Origins aside, the key to making a quality Old Fashioned is to start with good booze, preferably 100-proof rye — my preference — or bourbon. Actually, start with one raw brown sugar cube in the bottom of an aptly-named Old Fashioned glass, pour in about ¼ ounce of cold water — some recipes call for soda water — add two dashes of Angostura bitters and muddle with whatever implement you have. A wooden spoon will do.

Once done muddling, pour in two ounces of your whiskey of choice, then add one large ice cube and swirl it. If you insist on a fancy big ice cube like the ones at craft-cocktail bars, invest in a silicon mold that will turn out cubes about 1¼ inch per side. From there, simply twist a piece of lemon skin over the drink and drop it in.

Beyond Whiskey

Once you’ve mastered the technique — and you should — feel free to move on to other base spirits. Old Tom gin and brandy are classic variations, while reposado or añejo tequila make for a mean and more contemporary twist.

Here’s another option: the Oaxacan Old Fashioned, developed by New York’s now-shuttered Death & Co. The cocktail uses one-and-a-half ounces of tequila, a half-ounce of mezcal, a teaspoon of agave nectar and two dashes of Angostura stirred with ice and complemented with a twist of orange peel.
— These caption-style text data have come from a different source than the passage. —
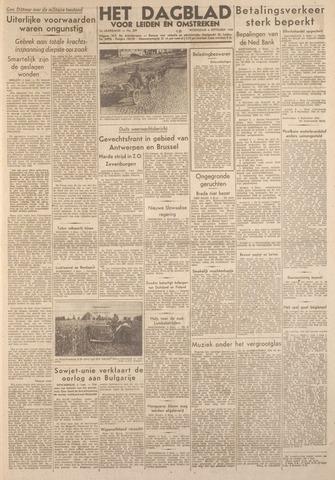 Dagblad voor Leiden en Omstreken 1944-09-06
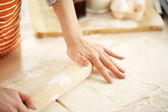 Making croissant cookies. — Stock Photo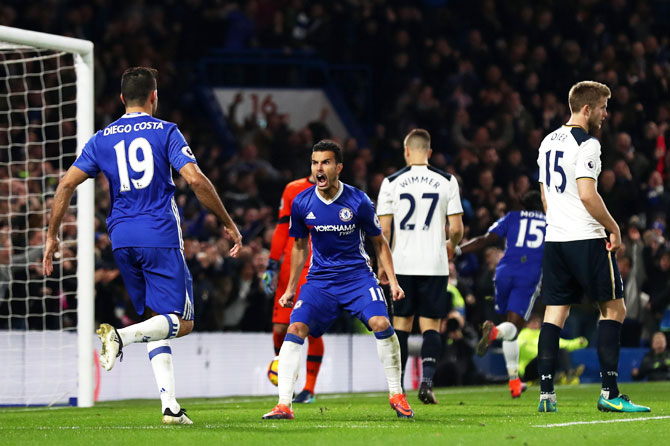 EPL PIX: Chelsea maintain stay on summit; wins for Liverpool, City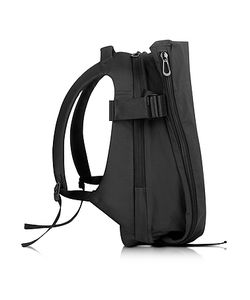 Côte&Ciel | Isar Memory Tech Backpack
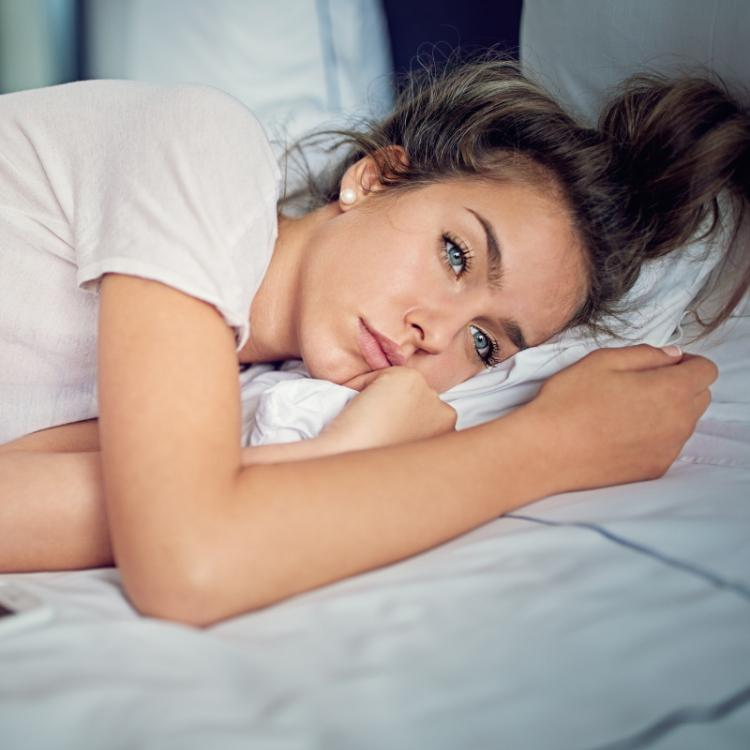 Chronic Sleep Deprivation: Know the signs, causes and treatment of THIS sleep problem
Almost as simple a drink is the classic, equal-parts Negroni. While some recipes call for stirring the gin, sweet vermouth and Campari in an ice-filled mixing vessel for transfer to an Old Fashioned glass, the simplest method is just to pour the ingredients into the final container with ice, stir and sip. Some like to play a little with the proportions, of course. I happen to prefer more gin and less vermouth. And there are myriad other variations, including a Bianco. Give that a Google and have some fun.

Layers, Flutes and More


Stirring and shaking are classic means of both diluting the alcohol and incorporating all the parts of a cocktail. However, some drinks are built in the glass precisely to create layers. A book called The Architecture of the Cocktail, which I received from a talented bartender friend with a degree in architecture, offered up one such cocktail — the Tequila Sunrise.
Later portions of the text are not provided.